--- Begin Provided information ---

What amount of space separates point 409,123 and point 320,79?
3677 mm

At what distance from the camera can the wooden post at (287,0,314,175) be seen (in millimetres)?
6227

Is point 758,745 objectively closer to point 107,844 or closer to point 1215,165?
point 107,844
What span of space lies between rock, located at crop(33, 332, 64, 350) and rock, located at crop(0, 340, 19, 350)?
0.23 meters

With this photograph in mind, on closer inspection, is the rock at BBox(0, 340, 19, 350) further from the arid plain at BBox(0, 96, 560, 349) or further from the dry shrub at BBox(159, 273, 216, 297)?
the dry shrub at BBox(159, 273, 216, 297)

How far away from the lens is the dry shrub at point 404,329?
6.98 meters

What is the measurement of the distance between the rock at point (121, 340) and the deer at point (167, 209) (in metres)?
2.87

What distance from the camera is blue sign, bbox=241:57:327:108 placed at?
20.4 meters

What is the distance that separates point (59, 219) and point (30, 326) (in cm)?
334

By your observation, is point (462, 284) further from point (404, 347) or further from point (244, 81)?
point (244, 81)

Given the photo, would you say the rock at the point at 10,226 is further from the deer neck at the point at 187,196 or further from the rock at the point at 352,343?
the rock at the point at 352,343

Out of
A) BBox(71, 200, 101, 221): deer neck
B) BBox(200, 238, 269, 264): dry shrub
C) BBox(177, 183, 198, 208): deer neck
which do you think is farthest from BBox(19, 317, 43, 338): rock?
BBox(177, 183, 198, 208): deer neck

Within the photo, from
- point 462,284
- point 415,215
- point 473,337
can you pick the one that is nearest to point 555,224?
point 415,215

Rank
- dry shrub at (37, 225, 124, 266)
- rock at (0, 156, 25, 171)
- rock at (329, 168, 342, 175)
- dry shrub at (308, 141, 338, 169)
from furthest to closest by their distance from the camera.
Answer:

--- End Provided information ---

Aim: Please reproduce the entire listing, exactly as shown.

Solved problem:
What amount of space separates point 409,123 and point 320,79?
3677 mm

At what distance from the camera can the wooden post at (287,0,314,175) be seen (in millimetres)?
6227

Is point 758,745 objectively closer to point 107,844 or closer to point 1215,165?
point 107,844
What span of space lies between rock, located at crop(33, 332, 64, 350) and rock, located at crop(0, 340, 19, 350)?
0.23 meters

With this photograph in mind, on closer inspection, is the rock at BBox(0, 340, 19, 350) further from the arid plain at BBox(0, 96, 560, 349) or further from the dry shrub at BBox(159, 273, 216, 297)?
the dry shrub at BBox(159, 273, 216, 297)

How far away from the lens is the dry shrub at point 404,329?
6.98 meters

What is the measurement of the distance between the rock at point (121, 340) and the deer at point (167, 209) (in metres)?
2.87

What distance from the camera is blue sign, bbox=241:57:327:108 placed at?
20.4 meters

What is the distance that separates point (59, 219) and point (30, 326) (in cm)?
334

By your observation, is point (462, 284) further from point (404, 347) or further from point (244, 81)?
point (244, 81)

Given the photo, would you say the rock at the point at 10,226 is further from the deer neck at the point at 187,196 or further from the rock at the point at 352,343?
the rock at the point at 352,343

Out of
A) BBox(71, 200, 101, 221): deer neck
B) BBox(200, 238, 269, 264): dry shrub
C) BBox(177, 183, 198, 208): deer neck
which do you think is farthest from BBox(19, 317, 43, 338): rock?
BBox(177, 183, 198, 208): deer neck

Within the photo, from
- point 462,284
- point 415,215
- point 473,337
can you pick the one that is nearest to point 555,224?
point 415,215

Rank
- dry shrub at (37, 225, 124, 266)
- rock at (0, 156, 25, 171)
- rock at (329, 168, 342, 175)
- dry shrub at (308, 141, 338, 169)
from furthest to closest by their distance from the camera.
Answer:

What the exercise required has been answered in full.